Lee, who was convicted of killing an Arkansas family in a Nineties plot to build a whites-only nation, was the first of four condemned men scheduled to die in July and August despite the coronavirus pandemic raging inside and outside prisons.

Purkey would be the second but his lawyers are still expected to press for a ruling from the Supreme Court on his competency.

Purkey's execution was due to take place at Terre Haute
AP

Robert Dunham, executive director of the Death Penalty Information Centre, said: “This competency issue is a very strong issue on paper.

"The Supreme Court has halted executions on this issue in the past. At a minimum, the question of whether Purkey dies is going to go down to the last minute.”

Ms Chutkan did not rule on whether Purkey is competent but said the court needs to evaluate the claim.

The issue of Purkey’s mental health arose in the run-up to his 2003 trial and when, after the verdict, jurors had to decide whether he should be put to death in the killing of 16-year-old Jennifer Long in Kansas City, Missouri.

Prosecutors said he raped and stabbed her, dismembered her with a chainsaw, burned her, then dumped her ashes 200 miles away in a septic pond in Kansas.

Purkey was separately convicted and sentenced to life in the beating death of 80-year-old Mary Ruth Bales, of Kansas City, Kansas.

But the legal questions of whether he was mentally fit to stand trial or to be sentenced to die are different from the question of whether he is mentally fit enough now, in the hours before his scheduled execution, to be put to death.
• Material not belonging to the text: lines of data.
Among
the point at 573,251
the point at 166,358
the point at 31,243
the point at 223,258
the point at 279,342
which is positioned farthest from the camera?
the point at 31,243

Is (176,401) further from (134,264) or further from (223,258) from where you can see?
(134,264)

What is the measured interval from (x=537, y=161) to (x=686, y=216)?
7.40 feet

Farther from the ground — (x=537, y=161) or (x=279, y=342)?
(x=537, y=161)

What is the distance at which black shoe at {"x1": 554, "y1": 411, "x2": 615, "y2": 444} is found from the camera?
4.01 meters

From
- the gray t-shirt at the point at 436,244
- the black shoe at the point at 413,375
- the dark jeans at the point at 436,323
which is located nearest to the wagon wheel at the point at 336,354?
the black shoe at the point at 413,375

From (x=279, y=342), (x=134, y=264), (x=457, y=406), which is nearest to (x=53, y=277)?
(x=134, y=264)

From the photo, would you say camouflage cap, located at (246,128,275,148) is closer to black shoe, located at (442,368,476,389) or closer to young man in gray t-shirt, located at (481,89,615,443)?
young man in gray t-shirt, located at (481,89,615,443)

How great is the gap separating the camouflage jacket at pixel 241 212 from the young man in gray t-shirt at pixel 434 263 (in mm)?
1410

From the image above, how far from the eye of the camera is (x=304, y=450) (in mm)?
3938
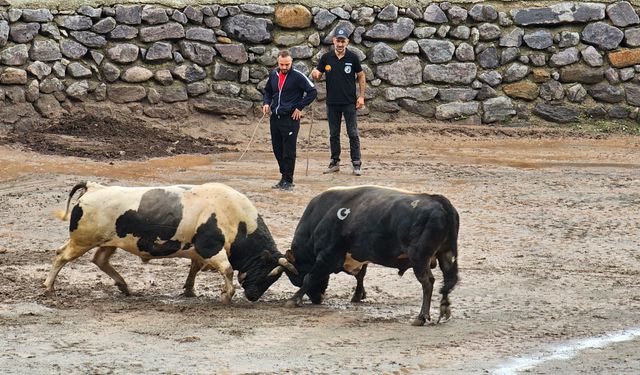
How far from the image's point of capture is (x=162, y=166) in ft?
61.6

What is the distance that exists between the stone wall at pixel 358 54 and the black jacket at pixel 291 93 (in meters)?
4.24

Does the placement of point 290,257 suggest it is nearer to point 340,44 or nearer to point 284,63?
point 284,63

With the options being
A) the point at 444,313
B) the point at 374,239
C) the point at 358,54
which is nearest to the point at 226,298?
the point at 374,239

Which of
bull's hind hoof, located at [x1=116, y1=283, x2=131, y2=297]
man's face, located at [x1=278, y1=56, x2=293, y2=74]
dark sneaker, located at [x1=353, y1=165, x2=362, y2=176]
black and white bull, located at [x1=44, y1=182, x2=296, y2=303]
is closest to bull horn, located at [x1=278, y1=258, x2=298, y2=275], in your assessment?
black and white bull, located at [x1=44, y1=182, x2=296, y2=303]

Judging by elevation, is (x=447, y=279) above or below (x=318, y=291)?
above

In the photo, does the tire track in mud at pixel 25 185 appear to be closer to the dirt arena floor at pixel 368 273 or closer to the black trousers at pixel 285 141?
the dirt arena floor at pixel 368 273

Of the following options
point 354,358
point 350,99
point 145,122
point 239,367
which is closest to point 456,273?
point 354,358

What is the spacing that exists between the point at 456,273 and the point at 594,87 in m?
12.1

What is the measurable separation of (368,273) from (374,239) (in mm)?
1899

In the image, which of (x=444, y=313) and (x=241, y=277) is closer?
(x=444, y=313)

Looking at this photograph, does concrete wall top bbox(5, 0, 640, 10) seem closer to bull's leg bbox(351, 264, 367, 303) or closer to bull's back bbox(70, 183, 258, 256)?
bull's back bbox(70, 183, 258, 256)

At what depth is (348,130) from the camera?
1917cm

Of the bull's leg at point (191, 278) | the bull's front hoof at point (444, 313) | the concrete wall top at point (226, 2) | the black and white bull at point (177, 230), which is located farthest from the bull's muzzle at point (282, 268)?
the concrete wall top at point (226, 2)

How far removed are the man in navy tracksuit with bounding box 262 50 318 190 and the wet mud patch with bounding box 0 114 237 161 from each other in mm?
2635
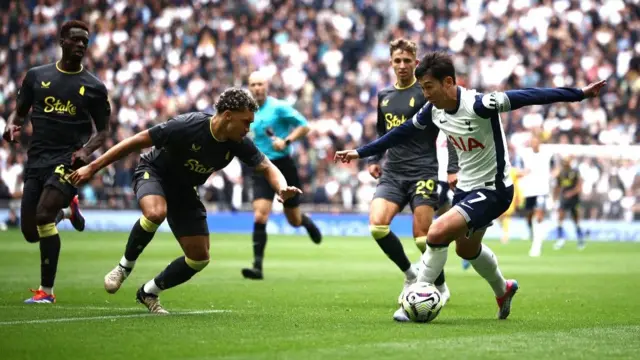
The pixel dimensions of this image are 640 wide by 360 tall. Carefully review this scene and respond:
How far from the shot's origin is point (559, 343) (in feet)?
26.9

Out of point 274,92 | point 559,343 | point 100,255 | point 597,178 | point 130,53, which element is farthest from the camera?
point 130,53

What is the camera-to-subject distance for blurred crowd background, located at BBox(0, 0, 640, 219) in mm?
32812

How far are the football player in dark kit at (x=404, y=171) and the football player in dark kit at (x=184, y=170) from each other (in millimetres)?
2123

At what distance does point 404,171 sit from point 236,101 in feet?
10.1

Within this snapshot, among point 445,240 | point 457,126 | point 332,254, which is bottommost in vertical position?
point 332,254

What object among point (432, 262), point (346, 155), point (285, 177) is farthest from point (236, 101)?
point (285, 177)

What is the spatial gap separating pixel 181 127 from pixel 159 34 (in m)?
30.1

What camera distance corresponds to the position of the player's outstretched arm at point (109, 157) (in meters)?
9.50

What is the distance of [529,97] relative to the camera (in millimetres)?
9289

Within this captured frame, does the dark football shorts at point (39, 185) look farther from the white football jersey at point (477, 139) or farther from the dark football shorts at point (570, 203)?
the dark football shorts at point (570, 203)

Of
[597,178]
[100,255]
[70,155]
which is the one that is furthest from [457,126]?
[597,178]

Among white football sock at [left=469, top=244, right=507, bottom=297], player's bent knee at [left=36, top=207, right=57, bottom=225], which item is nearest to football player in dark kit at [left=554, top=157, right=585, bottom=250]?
white football sock at [left=469, top=244, right=507, bottom=297]

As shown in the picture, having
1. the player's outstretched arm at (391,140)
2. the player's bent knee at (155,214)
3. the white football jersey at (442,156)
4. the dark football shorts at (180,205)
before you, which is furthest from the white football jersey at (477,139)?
the white football jersey at (442,156)

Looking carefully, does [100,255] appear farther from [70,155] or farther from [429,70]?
[429,70]
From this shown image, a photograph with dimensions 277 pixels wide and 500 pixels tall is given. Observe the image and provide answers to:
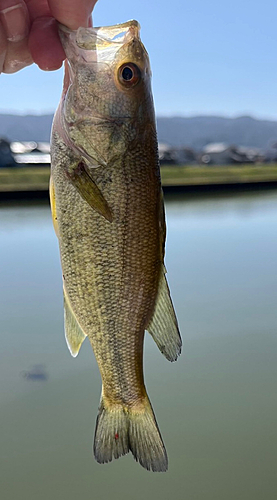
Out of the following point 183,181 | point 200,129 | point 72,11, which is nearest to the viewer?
point 72,11

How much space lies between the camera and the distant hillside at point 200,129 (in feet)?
370

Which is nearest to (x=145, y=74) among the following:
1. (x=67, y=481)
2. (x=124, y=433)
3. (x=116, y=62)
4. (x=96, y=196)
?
(x=116, y=62)

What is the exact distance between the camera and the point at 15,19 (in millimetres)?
1158

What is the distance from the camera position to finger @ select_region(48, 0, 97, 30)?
1.04 meters

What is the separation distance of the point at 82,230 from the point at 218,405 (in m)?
3.31

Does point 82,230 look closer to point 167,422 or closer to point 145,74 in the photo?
point 145,74

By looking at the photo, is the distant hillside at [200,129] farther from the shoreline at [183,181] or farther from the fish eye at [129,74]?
the fish eye at [129,74]

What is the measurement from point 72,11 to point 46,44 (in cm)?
14

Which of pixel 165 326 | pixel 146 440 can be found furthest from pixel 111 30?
pixel 146 440

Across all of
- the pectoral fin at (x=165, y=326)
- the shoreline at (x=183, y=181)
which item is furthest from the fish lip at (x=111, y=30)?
the shoreline at (x=183, y=181)

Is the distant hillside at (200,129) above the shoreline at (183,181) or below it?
above

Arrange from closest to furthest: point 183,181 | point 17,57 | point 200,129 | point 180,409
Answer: point 17,57, point 180,409, point 183,181, point 200,129

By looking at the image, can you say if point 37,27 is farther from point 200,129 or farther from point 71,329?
point 200,129

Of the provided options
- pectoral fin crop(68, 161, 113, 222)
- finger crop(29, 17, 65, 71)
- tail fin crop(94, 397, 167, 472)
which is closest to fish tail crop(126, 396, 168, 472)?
tail fin crop(94, 397, 167, 472)
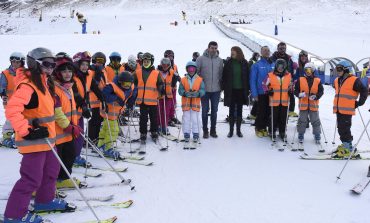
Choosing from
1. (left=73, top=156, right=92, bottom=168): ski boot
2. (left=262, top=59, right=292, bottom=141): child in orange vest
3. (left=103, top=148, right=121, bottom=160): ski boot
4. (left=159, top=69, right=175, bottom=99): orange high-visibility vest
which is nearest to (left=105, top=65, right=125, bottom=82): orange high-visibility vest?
(left=159, top=69, right=175, bottom=99): orange high-visibility vest

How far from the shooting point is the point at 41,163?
382 cm

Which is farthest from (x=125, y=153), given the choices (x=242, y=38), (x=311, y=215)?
(x=242, y=38)

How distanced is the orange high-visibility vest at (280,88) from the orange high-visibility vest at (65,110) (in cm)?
388

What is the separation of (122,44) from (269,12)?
43970 mm

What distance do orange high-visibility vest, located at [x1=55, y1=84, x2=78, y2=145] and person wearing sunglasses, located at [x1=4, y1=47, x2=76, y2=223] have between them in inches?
23.9

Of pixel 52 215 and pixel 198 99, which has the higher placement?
pixel 198 99

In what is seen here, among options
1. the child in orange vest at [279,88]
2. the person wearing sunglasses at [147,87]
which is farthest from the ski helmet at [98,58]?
the child in orange vest at [279,88]

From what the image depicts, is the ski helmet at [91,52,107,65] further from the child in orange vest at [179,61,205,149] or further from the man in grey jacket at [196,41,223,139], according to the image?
the man in grey jacket at [196,41,223,139]

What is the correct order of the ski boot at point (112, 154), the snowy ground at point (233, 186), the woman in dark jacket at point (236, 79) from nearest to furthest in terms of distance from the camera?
the snowy ground at point (233, 186) → the ski boot at point (112, 154) → the woman in dark jacket at point (236, 79)

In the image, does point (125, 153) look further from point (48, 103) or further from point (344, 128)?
point (344, 128)

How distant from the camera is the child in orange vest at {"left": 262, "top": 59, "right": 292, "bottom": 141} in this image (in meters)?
7.18

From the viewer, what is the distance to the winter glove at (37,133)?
354 centimetres

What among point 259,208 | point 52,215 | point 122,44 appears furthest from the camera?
point 122,44

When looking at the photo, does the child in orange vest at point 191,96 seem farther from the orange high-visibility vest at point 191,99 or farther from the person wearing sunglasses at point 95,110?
the person wearing sunglasses at point 95,110
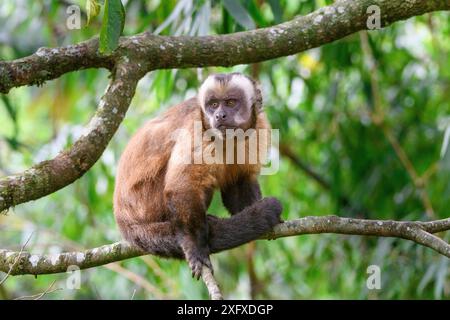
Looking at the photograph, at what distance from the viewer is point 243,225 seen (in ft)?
14.0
“He has long accepted responsibility for the crime that put him on death row,” one of this lawyers, Rebecca Woodman, said.

“But as his dementia has progressed, he no longer has a rational understanding of why the government plans to execute him.”

In a landmark 1986 decision, the US Supreme Court ruled the Constitution prohibits putting someone to death who lacks a reasonable understanding of why they are being executed.